Travel time reconstructions

Background and evidence

[46]     CCTV footage obtained by the Police shows a car fitting the description of the defendant’s travelling through an intersection near the Waiau Street home address at 2028 hours on 5 November 2012 and returning through the same intersection at

2101 hours. The Crown case is that within that 33 minute window of opportunity the defendant disposed of Ms Chen’s body in the Trias Reserve in Glenfield, not far from where the couple used to live.

[47]     The Long Bay area is where the defendant habitually walked with Ms Chen and where he told the Police he went in search of her when she did not come home. It is north of the Waiau Street address.   However, when the CCTV footage was examined it showed a car fitting the description of the defendant’s heading south, in

other words in the opposite direction to Long Bay.  Significantly, the Trias Reserve is further south in Glenfield.

[48]     Unsurprisingly, given the 33 minute window the Police undertook a number of experiments designed to examine how long it takes to drive from the intersection to the Trias Reserve and back.  Three separate timed drives were undertaken using different drivers.  Each driver left the intersection at 2028 hours.  Each recorded their route, the driving  conditions,  the odometer reading and  the time at  which they returned to the intersection.

[49]     The  times  recorded  varied  between  approximately  27  minutes  and  31 minutes.   The distances travelled varied, depending on the chosen route, from between approximately 20 kilometres and 27 kilometres.

[50]     The Crown wishes to adduce this evidence in order to demonstrate that the window of opportunity was sufficient for the defendant to drive from the intersection to Trias Reserve, dispose of the body and return to the intersection en route back to Waiau Street.

Defence submissions

[51]     Again, Mr Kan submits that this evidence is expert evidence.  He submits the evidence should not be admitted because the fact finder would be unlikely to obtain substantial help from the opinion of the three witnesses.   More particularly, he submits that the methodology adopted in the experiments is so unreliable that the evidence would not be “substantially helpful” to the fact finder because:

(a)       the   experiments   do   not   accurately  reproduce   the   same   traffic conditions on the night in question;

(b)      the experiments did not use the same vehicle;6

(c)       the experiments used a variety of routes;

6      It is assumed this complaint is that the testing was undertaken in a vehicle other than the

defendant’s.

(d)the drivers are likely to be more familiar with the North Shore area than the defendant;

(e)       the experiments were not recorded on video.

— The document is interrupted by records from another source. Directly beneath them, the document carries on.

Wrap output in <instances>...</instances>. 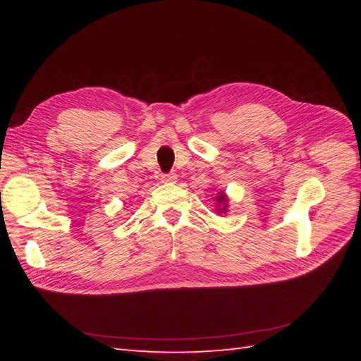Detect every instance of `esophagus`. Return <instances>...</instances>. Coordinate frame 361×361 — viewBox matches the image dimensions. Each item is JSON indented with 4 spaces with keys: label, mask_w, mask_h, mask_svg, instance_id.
<instances>
[{
    "label": "esophagus",
    "mask_w": 361,
    "mask_h": 361,
    "mask_svg": "<svg viewBox=\"0 0 361 361\" xmlns=\"http://www.w3.org/2000/svg\"><path fill=\"white\" fill-rule=\"evenodd\" d=\"M161 181L166 183V185H173V183L176 181V173L175 172L164 173L163 176H161Z\"/></svg>",
    "instance_id": "1"
}]
</instances>
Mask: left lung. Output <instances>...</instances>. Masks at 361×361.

[52]     For the reasons previously discussed in relation to the pot plant experiment I do not accept this evidence falls into the category of expert opinion.  The evidence is of direct observations undertaken in controlled circumstances.

Decision

[53]     I am satisfied that the evidence is admissible for the following reasons:

(a)      First, it is relevant because it tends to prove a fact in issue, namely whether or not it would have been possible for the defendant to drive from the intersection, dispose of Ms Chen’s body and return to the intersection within 33 minutes.

(b)Secondly, there is no unfair or illegitimate prejudicial effect on the proceedings nor will this relatively narrow and specific evidence needlessly prolong proceedings.

(c)      Thirdly, the criticisms of the methodology which Mr Kan advances are all issues which can be properly tested in cross-examination.

(d)Fourthly, as Mr Kan candidly accepted, the defence are at liberty to undertake a similar exercise, a concession which underscores not only its relevance but also the ability to challenge its accuracy by adducing contradictory evidence.

(e)      Finally,  the  reception  of  this  evidence  will  mitigate  the  risk  that members of the jury may undertake their own inquiries and experiments.  This risk is greater than the risks Mr Kan submits exist of the jury exaggerating the significance of the evidence or the risk it might be used by the jury for an improper purpose and would be

unfairly prejudicial.  It is inevitable that the majority of jurors will not be familiar with this part of the North Shore and the reception of this evidence will reduce the temptation of jurors even in the face of the routine judicial direction not to, to engage in uncontrolled extra-curial experiments   of   their   own   which   cannot   be   tested   in   cross- examination.

16 November 2012 reconstruction and interviews

Challenge

[54]     Mr Kan challenges the admissibility of the reconstructions and interviews the defendant made to the Police on 16 November 2012.  He does so on the grounds that these statements, both verbal and non-verbal, were made in breach of clause 2 of the Chief Justice’s Practice Note7 and, in particular, the advice in relation to free access to  a  lawyer  was  not  adequately  translated.    He  submits  the  only  proportionate remedy in the circumstances is to exclude the evidence.

Background

[55]     Detective Iremonger, with Detective Blake, was assigned to deal with the defendant.   They planned to ask him to consent to participating in a recorded reconstruction of his movements and actions on 5 November 2012 and to agree to escort them along the route which he had previously told the Police he had taken in his search for Ms Chen that night.  Following this, it was the officers’ intention to invite the defendant to participate in a formal suspect interview.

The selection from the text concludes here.